Input: N = 4, K = 2, arr[] = {4, 3, 2, 1}  
Output: 2 2 3 3 
Explanation: 
Operation 1: Select indices 0 and 3, then subtract min of arr[0](=4) and K(=2) from arr[0] and add the minimum value i.e K(=2) in arr[3](=1). Now, the modified array is {2, 3, 2, 3}
Now, sort the modified array and print it.

Input: N = 3, K = 15, arr[] = {1, 2, 3}  
Output: 0 0 6
Explanation: 
Operation 1: Select indices 0 and 2, then subtract min of arr[0](=1) and K(=15) from arr[0] and add the minimum value i.e arr[0](=1) in arr[2](=3). Now the modified array is {0, 2, 4}.
Operation 2: Select indices 1 and 2, then subtract min of arr[1](=2) and K(=15) from arr[1] and add the minimum value i.e arr[1](=2) in arr[2](=4). Now the modified array is {0, 0, 6}.
Now, sort the modified array and print it.
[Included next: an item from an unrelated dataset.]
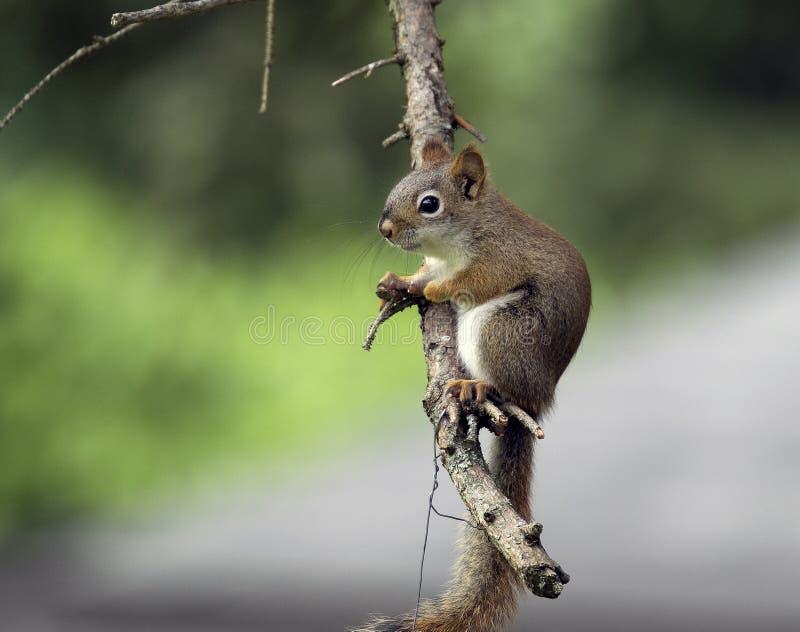 Esquilo que refrigera em um pinheiro em Michigan imagens de stock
Approach: This problem can be solved by iterating over the array arr[]. Follow the steps below to solve the problem:

  • Iterate over the range [0, N-1] using the variable i and perform the following steps:
    • If arr[i] is less than K, then take the following steps.
    • Subtract arr[i] from the variable K, add the value of arr[i] to arr[n-1] and set the value of arr[i] to 0.
    • Else, subtract K from the value of arr[i], add the value of K to arr[n-1] and set the value of K to 0 and break the loop.
  • Sort the array arr[].
  • After performing the above steps, print the elements of the array arr[].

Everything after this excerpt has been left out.